### EXTRACTED DATA
*** Begin section ***

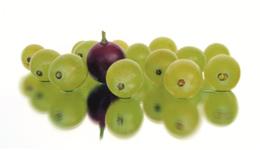 OPC de pépins de raisin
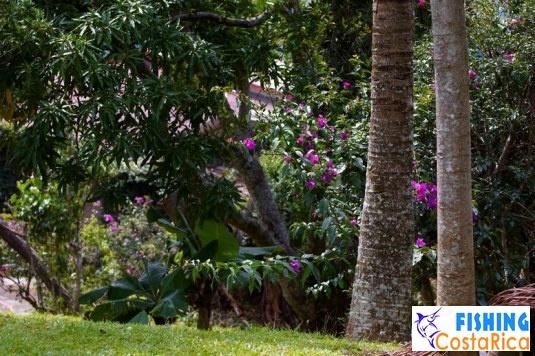 Растительный мир Коста-Рики 5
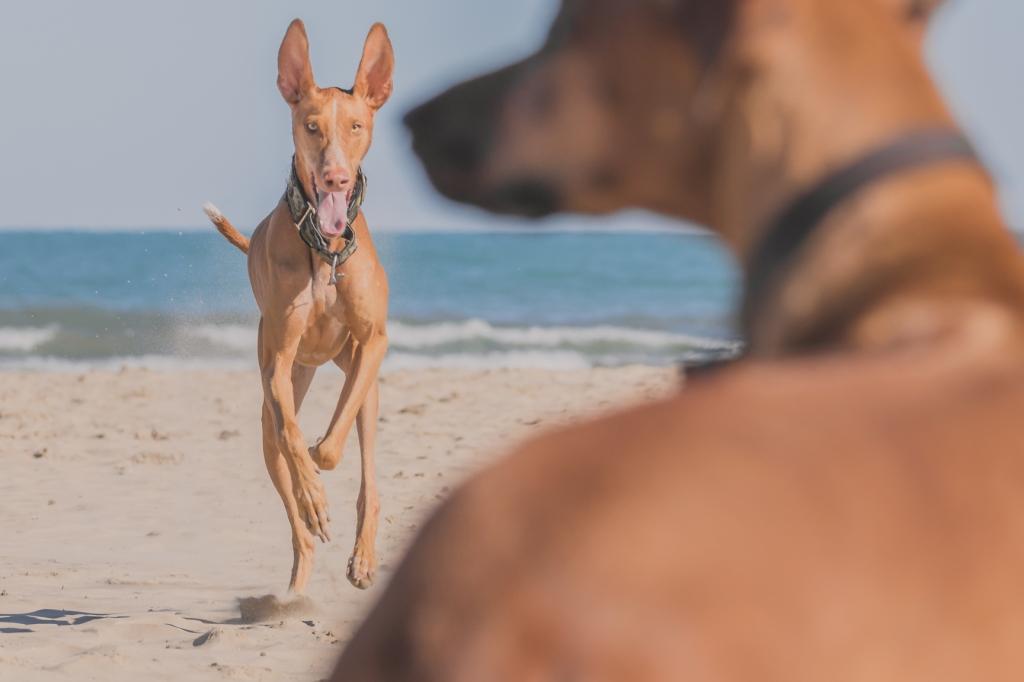 Rhodesian Ridgeback, Chicago, Montrose Dog Beach, Adventure, Marking Our Territory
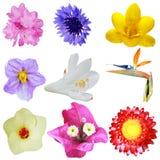 Head flowers Stock Photography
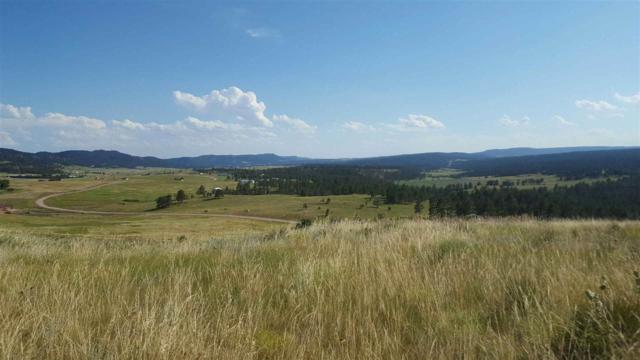TBD Darcy Drive, Custer, SD 57730 (MLS #57636) :: Christians Team Real Estate, Inc.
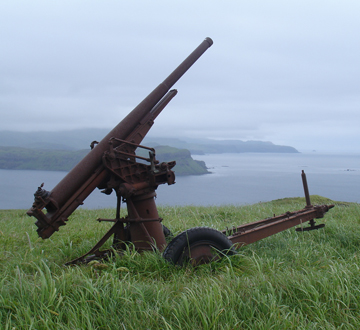 The largest intact collection of Japanese artillery pieces in the world is on Kiska Island. Remnants of Japanese coastal defenses are found on the Kiska and Attu portions of the Monument.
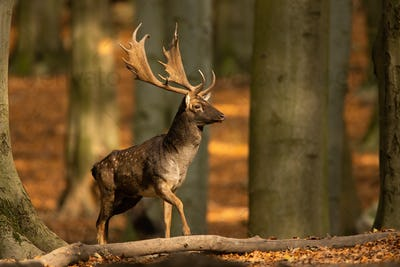 Majestic fallow deer stag walking in sunny autumn forest with copy space
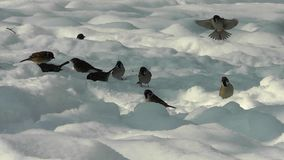 Sparrows looking for food in winter stock video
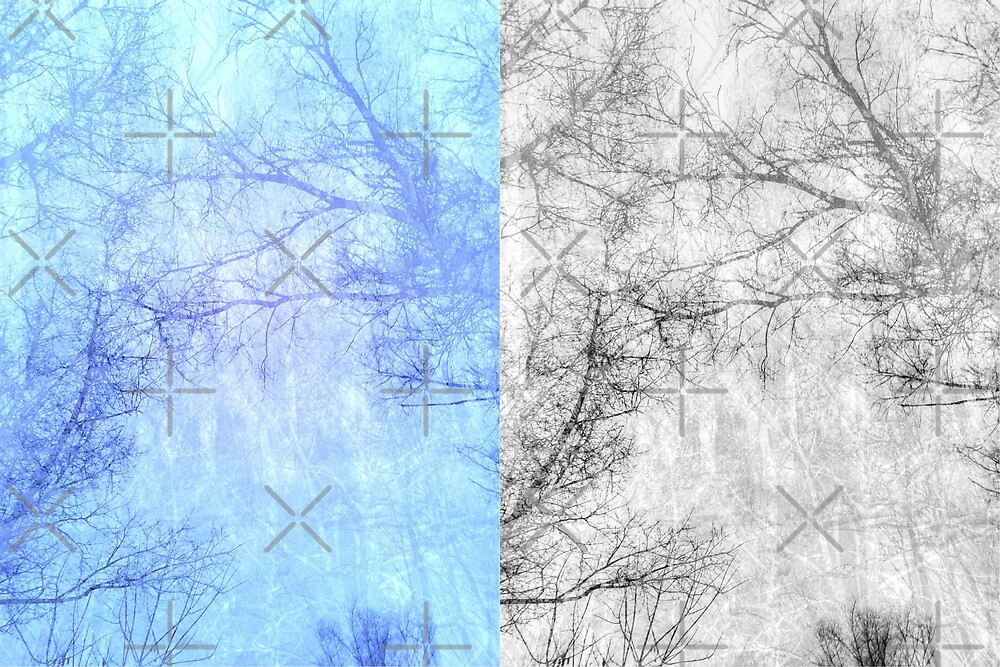 Bare trees branches 2 by AnnArtshock
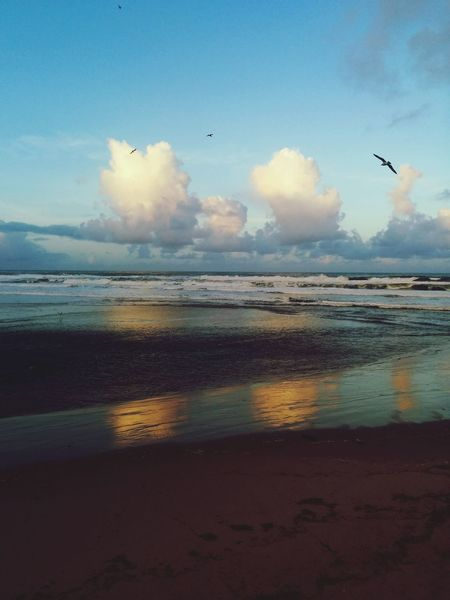 Oregon Coast Pacific Northwest  Beauty Everywhere Lovelovelove The Great Outdoors - 2015 EyeEm Awards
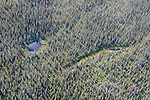 Yukon Scenic Aerial of Trees & Pond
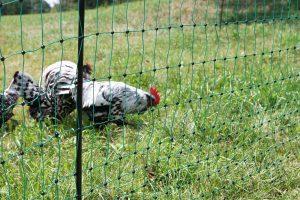 Elektrificeerbaar afrasteringsnet voor pluimvee groen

*** End section ***

### GOAL OF THE EXERCISE
What you should produce is an exact copy of the records, with the pictures left out.

### OUTPUT OF THE TASK
 OPC de pépins de raisin
 Растительный мир Коста-Рики 5
 Rhodesian Ridgeback, Chicago, Montrose Dog Beach, Adventure, Marking Our Territory
 Head flowers Stock Photography
TBD Darcy Drive, Custer, SD 57730 (MLS #57636) :: Christians Team Real Estate, Inc.
 The largest intact collection of Japanese artillery pieces in the world is on Kiska Island. Remnants of Japanese coastal defenses are found on the Kiska and Attu portions of the Monument.
 Majestic fallow deer stag walking in sunny autumn forest with copy space
 Sparrows looking for food in winter stock video
 Bare trees branches 2 by AnnArtshock
 Oregon Coast Pacific Northwest  Beauty Everywhere Lovelovelove The Great Outdoors - 2015 EyeEm Awards
 Yukon Scenic Aerial of Trees & Pond
 Elektrificeerbaar afrasteringsnet voor pluimvee groen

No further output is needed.